CONSIGNE A —
Recopiez mot pour mot le passage de l'extrait sur la radicalité en politique, en commençant à « Qu’est-ce que la » et en terminant à « présidentielle de 2022. ».

EXTRAIT DE PAGE —
::::

Qu’est-ce que la radicalité en politique, me demandent les amis de Cerises ! Belle question, qui tombe évidemment à pic par les temps qui courent, où nous tentons de faire percer une option radicale et réaliste : le boycott de la présidentielle de 2022.
Je viens d’associer les mots « radical » et « réaliste ». C’est fondamental : prendre les problèmes à leur racine est réaliste, mais paraît souvent utopique si l’on s’attache à la surface des choses. Quoi de plus radical par exemple que cette démarche de Marx se demandant ce qu’est la valeur de la marchandise exprimée par son prix monétaire, et qui remonte au travail constitutif de cette valeur, mais pas du « travail » en général, mais le travail abstrait, socialisé sous la forme monétaire précisément, visant son auto-accroissement : forme spécifique au capitalisme. Par conséquent, sortir du capitalisme c’est sortir du travail. Voilà qui est très radical, voire utopique, et à quoi ne pensaient ni les bolcheviques, ni les sociaux-démocrates, en leur temps, mais qui demande à être envisagé aujourd’hui, quand le capital détruit la biosphère et nos conditions de reproduction les plus fondamentales.
Radical aussi, le fait de saisir que la reproduction des conditions de l’accumulation infinie et destructrice de ce capital requiert des États, et des pouvoirs centraux, des exécutifs, des « hommes forts », bureaucratico-militaires, dont la forme gaullo-bonapartiste que nous avons en France est assez typique de ce dont il a besoin. La vieille idée démocratique est antinomique à cette forme si on lui donne, radicalement, son plein contenu, ce qui demande d’être à l’écoute et d’apprendre des mouvements réels des opprimés, prolétaires au sens large, femmes.
Car la radicalité ne peut fonctionner qu’en prenant en compte le tempo, le timing ou le kairos des évènements. Je veux dire par là qu’on est souvent en retard d’une guerre. En 14, des socialistes se sont crus en 1871, en 40, des internationalistes se sont crus en 14, et aujourd’hui, beaucoup se croient au Vietnam ou en Irak au moment où il y a risque d’invasion russe de l’Ukraine. Cela est vrai aussi des mouvements sociaux. En 2022, beaucoup fonctionnent comme en 2017 (et avant). Ils craignent une défaite qui a déjà eu lieu, celle de la gauche éliminée, et n’intègrent pas l’expérience des Gilets jaunes et d’autres éruptions sociales. Tout cela est naturel : il faut un effort conscient pour être dans le tempo, voir le nouveau, ne pas s’en irriter parce qu’on ne l’avait pas prévu.

::::

DONNÉES DE TRAVAIL —
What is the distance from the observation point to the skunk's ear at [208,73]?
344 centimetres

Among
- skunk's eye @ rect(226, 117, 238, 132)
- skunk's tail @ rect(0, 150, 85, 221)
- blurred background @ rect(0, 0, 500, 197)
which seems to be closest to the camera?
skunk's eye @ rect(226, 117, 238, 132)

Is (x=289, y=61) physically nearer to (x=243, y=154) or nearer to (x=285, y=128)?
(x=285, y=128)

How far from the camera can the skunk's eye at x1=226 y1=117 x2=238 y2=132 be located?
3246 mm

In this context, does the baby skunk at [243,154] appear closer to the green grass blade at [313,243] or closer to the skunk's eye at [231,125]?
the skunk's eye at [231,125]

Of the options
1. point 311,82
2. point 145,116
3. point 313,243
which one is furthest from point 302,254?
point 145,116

::::

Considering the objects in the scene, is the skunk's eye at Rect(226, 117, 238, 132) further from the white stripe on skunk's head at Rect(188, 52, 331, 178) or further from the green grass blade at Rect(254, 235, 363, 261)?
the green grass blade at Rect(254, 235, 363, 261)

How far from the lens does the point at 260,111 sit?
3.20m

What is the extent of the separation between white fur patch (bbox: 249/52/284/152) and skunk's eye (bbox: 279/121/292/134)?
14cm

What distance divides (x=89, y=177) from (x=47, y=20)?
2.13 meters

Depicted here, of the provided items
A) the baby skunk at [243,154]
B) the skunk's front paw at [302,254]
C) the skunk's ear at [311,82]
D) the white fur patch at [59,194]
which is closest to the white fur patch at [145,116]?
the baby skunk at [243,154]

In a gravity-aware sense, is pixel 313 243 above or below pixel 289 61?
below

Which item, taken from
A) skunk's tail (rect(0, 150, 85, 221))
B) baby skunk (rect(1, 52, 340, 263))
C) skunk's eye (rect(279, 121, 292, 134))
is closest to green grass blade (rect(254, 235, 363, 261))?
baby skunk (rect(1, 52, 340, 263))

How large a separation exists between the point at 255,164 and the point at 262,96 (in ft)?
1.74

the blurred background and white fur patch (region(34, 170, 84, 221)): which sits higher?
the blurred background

::::

CONSIGNE B —
Repérez et recopiez chaque ligne des enregistrements contenant la chaîne « baby », en respectant la casse.

RÉPONSE A —
Qu’est-ce que la radicalité en politique, me demandent les amis de Cerises ! Belle question, qui tombe évidemment à pic par les temps qui courent, où nous tentons de faire percer une option radicale et réaliste : le boycott de la présidentielle de 2022.

RÉPONSE B —
In this context, does the baby skunk at [243,154] appear closer to the green grass blade at [313,243] or closer to the skunk's eye at [231,125]?
A) the baby skunk at [243,154]
the baby skunk at [243,154]
B) baby skunk (rect(1, 52, 340, 263))
baby skunk (rect(1, 52, 340, 263))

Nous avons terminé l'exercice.